Jobs · Project Management · Indiana

Sr. Project Manager

BioSpace · Indianapolis, IN · 1 wk ago
Project ManagementFull-time

About the role

At Syner-G, we are seeking a Senior Manager with 10-15 years of experience to lead and oversee complex HVAC, facility, and validation-focused initiatives within GMP regulated life sciences environments.
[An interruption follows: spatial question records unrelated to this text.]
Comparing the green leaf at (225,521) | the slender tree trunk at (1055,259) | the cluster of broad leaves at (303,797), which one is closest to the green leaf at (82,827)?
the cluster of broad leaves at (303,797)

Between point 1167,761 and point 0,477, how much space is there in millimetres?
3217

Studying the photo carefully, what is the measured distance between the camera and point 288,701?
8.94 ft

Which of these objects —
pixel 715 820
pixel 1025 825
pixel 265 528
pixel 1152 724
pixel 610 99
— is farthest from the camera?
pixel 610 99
The ideal candidate will have extensive experience managing cross-functional teams, driving HVAC and cleanroom projects, and ensuring alignment with organizational goals, regulatory expectations, and client requirements.

Responsibilities

  • Provide strategic leadership and oversight for projects spanning HVAC systems, facility infrastructure, commissioning, qualification, and operational readiness
  • Lead HVAC project execution activities across pharmaceutical manufacturing, laboratory, and support areas
  • Develop and manage project plans, schedules, budgets, resource strategies, and risk mitigation activities across multiple workstreams
  • Cook up HVAC scope with construction, CQV, automation, facilities, and manufacturing teams
  • Oversee cleanroom implementation including airflow design, pressurization cascades, and environmental control strategies to meet GMP requirements
  • Manage contractors, vendors, schedules, field execution, and punch list activities through project completion
  • Drive HVAC startup, commissioning, qualification (IQ/OQ/PQ), and validation activities in alignment with CQV strategies
  • Support cleanroom and GMP facility readiness activities, including environmental monitoring alignment and operational setup
  • Perform and lead field walkdowns, system inspections, and issue resolution for HVAC and facility systems
  • Ensure delivery of key milestones, commissioning deliverables, validation packages, and turnover documentation
  • Guide development and execution of commissioning plans, qualification protocols, and turnover packages
  • Partner with CQV teams to ensure design and user requirements translate effectively into validation documentation and execution
  • Ensure alignment with engineering standards, safety requirements, and GMP expectations
  • Identify risks and drive mitigation strategies related to HVAC performance, contamination control, and facility operations
  • Track project deliverables, budgets, timelines, KPIs, and action items across all workstreams
  • Facilitate cross-functional meetings and communicate project status to leadership and stakeholders
  • Coordinate change controls, deviations, CAPAs, and documentation within quality systems (eQMS)
  • Support operational readiness and transition from construction and CQV into facility operations
  • Utilize systems such as CMMS, eQMS, LMS, and digital validation platforms; experience with KNEAT is a plus
  • Mentor and support project managers, engineers, and coordinators to ensure high quality execution and professional development

Qualifications and Requirements

  • Education: Bachelor’s Degree in Engineering, Life Sciences, or a related technical field. A Master’s degree or PMP certification is a plus.
  • Technical Experience: 10–15 years of experience in GMP regulated environments (biotech, pharmaceutical, cell/gene therapy, or medical device); strong experience with HVAC systems, cleanroom environments, and facility utilities; experience leading HVAC-focused projects and managing multiple concurrent initiatives; experience with CQV lifecycle activities including commissioning and qualification of HVAC systems; experience with cleanroom standards, environmental monitoring, and contamination control principles; experience conducting or overseeing field walkdowns, readiness checks, and operational verification; familiarity with BMS/EMS systems and HVAC control strategies; experience with GMP documentation, change control, deviations, and validation packages; familiarity with CMMS, eQMS, LMS, or similar regulated systems; experience with KNEAT or digital validation platforms is a plus.
  • Knowledge, Skills, and Abilities: Strong understanding of HVAC systems, airflow dynamics, and cleanroom design within GMP environments; deep knowledge of commissioning, qualification, and facility readiness processes; exceptional leadership, organizational, and communication skills; ability to manage multiple complex workstreams and competing priorities in a fast-paced environment; strong interpersonal skills with the ability to influence and collaborate across engineering, CQV, and operations teams; detail-oriented with strong analytical and problem-solving abilities, especially related to system performance and compliance; ability to work independently while providing direction and support to cross-functional teams.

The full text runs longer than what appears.